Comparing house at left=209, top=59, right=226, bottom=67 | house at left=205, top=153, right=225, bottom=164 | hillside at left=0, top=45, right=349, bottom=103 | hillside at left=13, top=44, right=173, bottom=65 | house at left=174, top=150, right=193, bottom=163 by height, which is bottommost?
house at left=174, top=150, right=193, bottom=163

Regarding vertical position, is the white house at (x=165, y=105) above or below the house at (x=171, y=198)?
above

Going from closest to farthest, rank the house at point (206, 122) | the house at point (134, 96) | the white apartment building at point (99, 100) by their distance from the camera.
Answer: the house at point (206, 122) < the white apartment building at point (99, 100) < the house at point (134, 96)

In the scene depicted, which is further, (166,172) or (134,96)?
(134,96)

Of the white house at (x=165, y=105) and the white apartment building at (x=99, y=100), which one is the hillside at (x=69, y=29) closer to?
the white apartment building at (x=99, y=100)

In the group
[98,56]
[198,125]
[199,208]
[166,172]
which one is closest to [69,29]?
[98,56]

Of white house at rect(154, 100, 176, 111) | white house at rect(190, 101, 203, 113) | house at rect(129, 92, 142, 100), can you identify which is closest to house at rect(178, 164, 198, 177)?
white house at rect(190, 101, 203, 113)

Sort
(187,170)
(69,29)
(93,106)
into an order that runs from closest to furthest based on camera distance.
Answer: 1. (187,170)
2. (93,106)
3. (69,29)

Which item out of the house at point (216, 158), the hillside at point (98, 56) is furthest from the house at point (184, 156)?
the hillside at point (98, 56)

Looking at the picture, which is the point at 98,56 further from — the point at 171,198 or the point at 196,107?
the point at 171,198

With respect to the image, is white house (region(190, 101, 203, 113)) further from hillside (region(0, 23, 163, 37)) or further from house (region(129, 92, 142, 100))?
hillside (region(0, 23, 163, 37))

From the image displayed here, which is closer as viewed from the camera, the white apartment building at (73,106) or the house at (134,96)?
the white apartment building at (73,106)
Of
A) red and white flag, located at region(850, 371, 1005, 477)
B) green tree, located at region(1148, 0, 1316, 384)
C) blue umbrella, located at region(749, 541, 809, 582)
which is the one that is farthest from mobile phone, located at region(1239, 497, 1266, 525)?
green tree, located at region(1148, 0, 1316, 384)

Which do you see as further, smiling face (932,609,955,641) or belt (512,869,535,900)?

What you have to do: From the records above, extract each line exactly as shown.

Result:
Comparing house at left=209, top=59, right=226, bottom=67 | house at left=205, top=153, right=225, bottom=164 | hillside at left=0, top=45, right=349, bottom=103 | hillside at left=13, top=44, right=173, bottom=65 | house at left=174, top=150, right=193, bottom=163 by height, which is bottommost?
house at left=174, top=150, right=193, bottom=163

Regarding vertical position, is the white house at (x=165, y=105) above or below the house at (x=171, y=198)?
above

Going from closest to farthest, rank the house at point (206, 122) | the house at point (134, 96) | the white apartment building at point (99, 100) by their distance from the camera.
Answer: the house at point (206, 122) < the white apartment building at point (99, 100) < the house at point (134, 96)

In the scene depicted, which is further, (166,172) or (134,96)?
(134,96)

Of the white house at (x=165, y=105) and the white apartment building at (x=99, y=100), which one is the hillside at (x=69, y=29) closer to?
the white apartment building at (x=99, y=100)

In the group
[98,56]
[198,125]
[199,208]
[166,172]
which one is closest to [69,29]?
[98,56]

Of white house at rect(154, 100, 176, 111) | white house at rect(190, 101, 203, 113) | house at rect(129, 92, 142, 100), can you identify which is closest to house at rect(178, 164, 198, 177)?
white house at rect(190, 101, 203, 113)

Sort
(187,170)
(69,29)
(93,106)
into an order that runs from closest to furthest based on camera distance.
Answer: 1. (187,170)
2. (93,106)
3. (69,29)

Which item out of the house at point (216, 158), the hillside at point (98, 56) is furthest from the house at point (184, 156)?
the hillside at point (98, 56)

Looking at the picture, which is the point at 98,56 further from — the point at 171,198 or the point at 196,107?
the point at 171,198

With respect to the image, is white house (region(190, 101, 203, 113)) further from hillside (region(0, 23, 163, 37)) or further from house (region(129, 92, 142, 100))?
hillside (region(0, 23, 163, 37))

From the image displayed here, which is closer as viewed from the camera, the white apartment building at (73,106) or the house at (134,96)?
the white apartment building at (73,106)
Of
A) red and white flag, located at region(850, 371, 1005, 477)
B) green tree, located at region(1148, 0, 1316, 384)
C) blue umbrella, located at region(749, 541, 809, 582)
which is the one that is farthest from mobile phone, located at region(1239, 497, 1266, 525)?
green tree, located at region(1148, 0, 1316, 384)

Which do you see as further, smiling face (932,609,955,641) or belt (512,869,535,900)?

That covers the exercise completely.